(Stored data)
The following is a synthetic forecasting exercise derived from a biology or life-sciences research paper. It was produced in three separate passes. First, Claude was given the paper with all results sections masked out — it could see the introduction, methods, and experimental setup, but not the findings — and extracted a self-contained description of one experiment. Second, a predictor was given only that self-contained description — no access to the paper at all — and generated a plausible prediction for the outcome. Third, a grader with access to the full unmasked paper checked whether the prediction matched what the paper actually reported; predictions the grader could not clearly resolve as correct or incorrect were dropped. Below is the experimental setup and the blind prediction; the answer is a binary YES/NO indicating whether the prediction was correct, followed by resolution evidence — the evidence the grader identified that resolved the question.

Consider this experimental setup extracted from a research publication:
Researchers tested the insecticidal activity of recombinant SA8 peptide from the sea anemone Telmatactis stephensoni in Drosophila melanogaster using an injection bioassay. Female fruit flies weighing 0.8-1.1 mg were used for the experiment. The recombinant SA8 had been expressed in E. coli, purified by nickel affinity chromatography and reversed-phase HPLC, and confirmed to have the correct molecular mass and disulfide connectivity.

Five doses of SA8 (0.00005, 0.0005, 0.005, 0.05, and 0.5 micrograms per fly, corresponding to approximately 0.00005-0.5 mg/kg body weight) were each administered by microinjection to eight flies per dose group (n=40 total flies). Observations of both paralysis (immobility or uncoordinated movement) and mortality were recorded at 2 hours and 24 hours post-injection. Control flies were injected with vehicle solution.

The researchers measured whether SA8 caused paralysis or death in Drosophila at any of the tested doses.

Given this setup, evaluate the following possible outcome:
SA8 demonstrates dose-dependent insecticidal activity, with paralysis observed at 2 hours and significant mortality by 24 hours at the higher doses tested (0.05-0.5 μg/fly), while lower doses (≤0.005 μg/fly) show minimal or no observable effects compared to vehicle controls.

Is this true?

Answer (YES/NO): NO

**EXERCISE BRIEF:**
Working from the entries above, find every line in which the word "this" occurs and copy it.

**RESPONSE:**
Consider this experimental setup extracted from a research publication:
Given this setup, evaluate the following possible outcome:
Is this true?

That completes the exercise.